▶

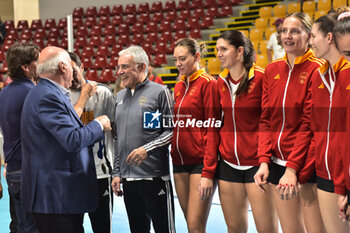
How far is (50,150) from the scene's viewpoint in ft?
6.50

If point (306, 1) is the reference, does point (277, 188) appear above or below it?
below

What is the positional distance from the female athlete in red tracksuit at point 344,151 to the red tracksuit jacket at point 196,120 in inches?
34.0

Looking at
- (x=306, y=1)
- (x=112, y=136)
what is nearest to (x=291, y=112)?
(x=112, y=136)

◀
▶

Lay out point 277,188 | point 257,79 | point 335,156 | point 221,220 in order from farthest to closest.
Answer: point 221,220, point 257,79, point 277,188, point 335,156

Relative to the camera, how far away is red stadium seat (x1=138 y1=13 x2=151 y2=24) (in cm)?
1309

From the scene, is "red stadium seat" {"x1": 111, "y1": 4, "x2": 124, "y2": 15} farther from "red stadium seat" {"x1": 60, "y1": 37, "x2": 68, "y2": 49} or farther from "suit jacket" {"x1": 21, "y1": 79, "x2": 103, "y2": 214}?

◀

■ **WHAT IS EXPECTED**
Can you copy the data from the line with "Lay out point" up to and including the line with "From the scene, is", keeping every line as it is?

■ **SOLUTION**
Lay out point 277,188 | point 257,79 | point 335,156 | point 221,220 in order from farthest to closest.
Answer: point 221,220, point 257,79, point 277,188, point 335,156

Relative to the camera, how far away is red stadium seat (x1=138 y1=13 x2=151 y2=24) (in cm)?
1309

From the scene, is "red stadium seat" {"x1": 111, "y1": 4, "x2": 124, "y2": 15} farther from "red stadium seat" {"x1": 60, "y1": 37, "x2": 68, "y2": 49} or farther from "suit jacket" {"x1": 21, "y1": 79, "x2": 103, "y2": 214}?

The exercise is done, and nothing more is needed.